Analysis of Labor Productivity
Labor productivity measures the output per labor hour. In the initial scenario, total hours worked per week are:
- First shift: 70 employees x 40 hours = 2,800 hours
- Second shift: 30 employees x 40 hours = 1,200 hours
- Total: 4,000 hours
Production is 2,500 uniforms, thus labor productivity is:
Initial labor productivity = 2,500 units / 4,000 hours = 0.625 units per hour
In the expanded scenario, each shift works 72 hours. The total hours are:
- First shift: 70 employees x 72 hours = 5,040 hours
- Second shift: 30 employees x 72 hours = 2,160 hours
- Total: 7,200 hours
Production increases to 4,000 units, so labor productivity is:
New labor productivity = 4,000 / 7,200 ≈ 0.556 units per hour
Comparing the two, labor productivity has decreased. The percentage change is:
Percentage change = [(0.556 - 0.625) / 0.625] * 100 ≈ -11.04%
This demonstrates an approximate 11.04% decline in labor productivity, indicating that while total output increased, the efficiency of labor input decreased under the new operating conditions.

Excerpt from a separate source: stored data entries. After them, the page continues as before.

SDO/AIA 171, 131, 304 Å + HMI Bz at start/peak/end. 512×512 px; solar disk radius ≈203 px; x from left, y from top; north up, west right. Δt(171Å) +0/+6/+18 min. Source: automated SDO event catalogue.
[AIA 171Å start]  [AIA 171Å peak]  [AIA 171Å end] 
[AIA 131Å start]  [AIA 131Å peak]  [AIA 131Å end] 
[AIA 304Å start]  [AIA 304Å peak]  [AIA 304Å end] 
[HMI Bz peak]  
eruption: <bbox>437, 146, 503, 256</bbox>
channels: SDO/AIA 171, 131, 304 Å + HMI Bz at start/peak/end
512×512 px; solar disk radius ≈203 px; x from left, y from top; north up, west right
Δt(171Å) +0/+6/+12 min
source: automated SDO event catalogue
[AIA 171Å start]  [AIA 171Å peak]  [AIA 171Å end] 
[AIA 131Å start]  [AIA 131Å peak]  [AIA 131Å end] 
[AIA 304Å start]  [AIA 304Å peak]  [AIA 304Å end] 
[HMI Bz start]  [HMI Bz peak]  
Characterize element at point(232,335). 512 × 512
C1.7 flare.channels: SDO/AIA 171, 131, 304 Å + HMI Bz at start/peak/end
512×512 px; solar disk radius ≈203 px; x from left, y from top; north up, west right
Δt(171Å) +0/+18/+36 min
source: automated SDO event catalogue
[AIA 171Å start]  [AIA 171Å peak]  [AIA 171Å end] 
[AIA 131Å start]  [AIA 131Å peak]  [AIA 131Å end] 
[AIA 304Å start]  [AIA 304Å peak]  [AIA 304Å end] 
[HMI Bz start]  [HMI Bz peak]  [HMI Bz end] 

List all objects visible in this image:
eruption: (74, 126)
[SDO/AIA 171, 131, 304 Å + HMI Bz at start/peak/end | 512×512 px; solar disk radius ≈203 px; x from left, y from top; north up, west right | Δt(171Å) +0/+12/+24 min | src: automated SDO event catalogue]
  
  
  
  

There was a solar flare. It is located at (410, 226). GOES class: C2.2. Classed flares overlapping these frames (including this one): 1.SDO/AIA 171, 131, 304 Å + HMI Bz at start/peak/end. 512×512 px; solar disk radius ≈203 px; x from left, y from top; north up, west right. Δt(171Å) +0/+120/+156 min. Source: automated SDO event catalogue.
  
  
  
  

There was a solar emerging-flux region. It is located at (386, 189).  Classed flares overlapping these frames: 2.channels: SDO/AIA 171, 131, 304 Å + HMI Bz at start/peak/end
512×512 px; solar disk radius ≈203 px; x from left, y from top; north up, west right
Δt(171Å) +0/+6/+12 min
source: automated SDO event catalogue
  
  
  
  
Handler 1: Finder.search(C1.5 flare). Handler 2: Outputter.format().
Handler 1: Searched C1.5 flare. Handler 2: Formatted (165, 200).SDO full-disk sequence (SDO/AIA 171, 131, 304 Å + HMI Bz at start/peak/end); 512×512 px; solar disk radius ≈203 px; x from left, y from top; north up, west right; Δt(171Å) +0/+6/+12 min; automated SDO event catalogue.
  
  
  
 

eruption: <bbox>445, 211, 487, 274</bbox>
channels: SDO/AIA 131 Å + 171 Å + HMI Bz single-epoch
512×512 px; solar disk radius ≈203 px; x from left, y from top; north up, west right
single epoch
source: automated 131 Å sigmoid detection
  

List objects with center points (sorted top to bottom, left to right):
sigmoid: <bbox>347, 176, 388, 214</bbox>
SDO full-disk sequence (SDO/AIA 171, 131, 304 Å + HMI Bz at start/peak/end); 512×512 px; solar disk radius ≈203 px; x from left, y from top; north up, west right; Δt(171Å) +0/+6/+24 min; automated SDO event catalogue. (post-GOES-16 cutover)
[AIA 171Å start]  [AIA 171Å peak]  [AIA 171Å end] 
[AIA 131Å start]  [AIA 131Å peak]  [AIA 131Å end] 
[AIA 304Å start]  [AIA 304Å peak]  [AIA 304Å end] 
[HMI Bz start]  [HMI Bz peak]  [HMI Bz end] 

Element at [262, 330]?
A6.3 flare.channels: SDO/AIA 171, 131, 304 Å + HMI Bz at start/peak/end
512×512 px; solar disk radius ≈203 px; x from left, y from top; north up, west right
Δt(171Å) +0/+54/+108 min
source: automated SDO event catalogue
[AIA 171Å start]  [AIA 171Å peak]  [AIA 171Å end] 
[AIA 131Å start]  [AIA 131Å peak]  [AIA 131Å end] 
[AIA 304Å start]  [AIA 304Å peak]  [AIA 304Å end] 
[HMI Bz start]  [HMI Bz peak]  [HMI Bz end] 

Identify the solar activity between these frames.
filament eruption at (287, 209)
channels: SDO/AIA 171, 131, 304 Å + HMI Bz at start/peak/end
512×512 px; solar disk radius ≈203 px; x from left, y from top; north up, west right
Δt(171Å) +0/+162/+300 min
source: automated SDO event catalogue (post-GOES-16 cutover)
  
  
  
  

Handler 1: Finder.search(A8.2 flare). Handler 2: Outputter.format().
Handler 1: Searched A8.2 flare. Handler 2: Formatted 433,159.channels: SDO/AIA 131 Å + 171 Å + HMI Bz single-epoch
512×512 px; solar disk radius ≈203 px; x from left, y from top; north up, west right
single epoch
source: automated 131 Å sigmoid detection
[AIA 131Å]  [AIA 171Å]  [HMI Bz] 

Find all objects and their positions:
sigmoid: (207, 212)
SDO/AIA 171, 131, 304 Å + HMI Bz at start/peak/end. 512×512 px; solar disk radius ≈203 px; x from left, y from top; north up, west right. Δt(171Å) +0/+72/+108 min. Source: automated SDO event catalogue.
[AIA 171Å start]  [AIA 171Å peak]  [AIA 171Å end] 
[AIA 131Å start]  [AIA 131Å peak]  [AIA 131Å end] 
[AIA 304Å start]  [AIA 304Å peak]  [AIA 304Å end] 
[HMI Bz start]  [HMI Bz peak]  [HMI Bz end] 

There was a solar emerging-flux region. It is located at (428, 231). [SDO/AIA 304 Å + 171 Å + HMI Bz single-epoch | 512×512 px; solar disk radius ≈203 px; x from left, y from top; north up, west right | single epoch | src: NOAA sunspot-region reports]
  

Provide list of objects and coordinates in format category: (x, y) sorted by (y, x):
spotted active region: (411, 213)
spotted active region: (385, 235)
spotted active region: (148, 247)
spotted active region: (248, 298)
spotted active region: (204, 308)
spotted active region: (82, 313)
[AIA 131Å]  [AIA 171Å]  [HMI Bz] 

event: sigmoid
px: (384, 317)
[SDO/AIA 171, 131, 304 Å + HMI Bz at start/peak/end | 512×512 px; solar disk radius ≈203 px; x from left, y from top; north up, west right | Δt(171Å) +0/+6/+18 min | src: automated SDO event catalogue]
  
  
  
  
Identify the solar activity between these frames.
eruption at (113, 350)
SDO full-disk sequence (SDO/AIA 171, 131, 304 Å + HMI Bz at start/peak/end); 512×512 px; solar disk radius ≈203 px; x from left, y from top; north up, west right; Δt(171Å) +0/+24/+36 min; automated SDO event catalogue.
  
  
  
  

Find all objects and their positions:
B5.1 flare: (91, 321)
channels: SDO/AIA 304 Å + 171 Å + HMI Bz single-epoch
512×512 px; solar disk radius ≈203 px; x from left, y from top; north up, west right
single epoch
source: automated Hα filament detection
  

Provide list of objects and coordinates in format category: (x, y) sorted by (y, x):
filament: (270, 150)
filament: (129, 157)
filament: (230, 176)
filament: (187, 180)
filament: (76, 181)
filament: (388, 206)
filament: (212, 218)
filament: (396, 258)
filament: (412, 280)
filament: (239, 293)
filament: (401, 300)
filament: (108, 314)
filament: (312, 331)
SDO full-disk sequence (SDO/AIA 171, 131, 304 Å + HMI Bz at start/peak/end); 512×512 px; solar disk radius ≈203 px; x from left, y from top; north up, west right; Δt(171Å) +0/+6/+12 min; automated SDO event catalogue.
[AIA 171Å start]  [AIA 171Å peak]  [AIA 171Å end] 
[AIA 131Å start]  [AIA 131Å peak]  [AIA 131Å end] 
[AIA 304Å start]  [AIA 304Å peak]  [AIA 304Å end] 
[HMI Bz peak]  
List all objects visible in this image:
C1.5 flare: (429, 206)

Analysis of Weekly Profits
Profitability is derived from the difference between revenue and costs. The revenue for each scenario is calculated as the number of units produced multiplied by the contract price of $200:
- Initial revenue: 2,500 units x $200 = $500,000
- Expanded revenue: 4,000 units x $200 = $800,000
The weekly profit in each case is:
- Initial profit: $500,000 - $300,000 = $200,000
- Expanded profit: $800,000 - $576,000 = $224,000
Hence, weekly profits increased by:
Change in profit = ($224,000 - $200,000) / $200,000 * 100 = 12%
This signifies a 12% increase in weekly profits, primarily driven by increased output and sales despite higher per-unit costs.
Conclusion
Operational adjustments at ABC Company, including extended working hours across shifts, have led to mixed outcomes concerning productivity and profitability. While total output and profits increased, both multifactor and labor productivity ratios declined. This decrease highlights a decline in efficiency, emphasizing the importance of optimizing resource utilization. Companies facing such operational shifts should carefully evaluate cost structures and productivity metrics to ensure sustainable profitability and operational efficiency in the long term.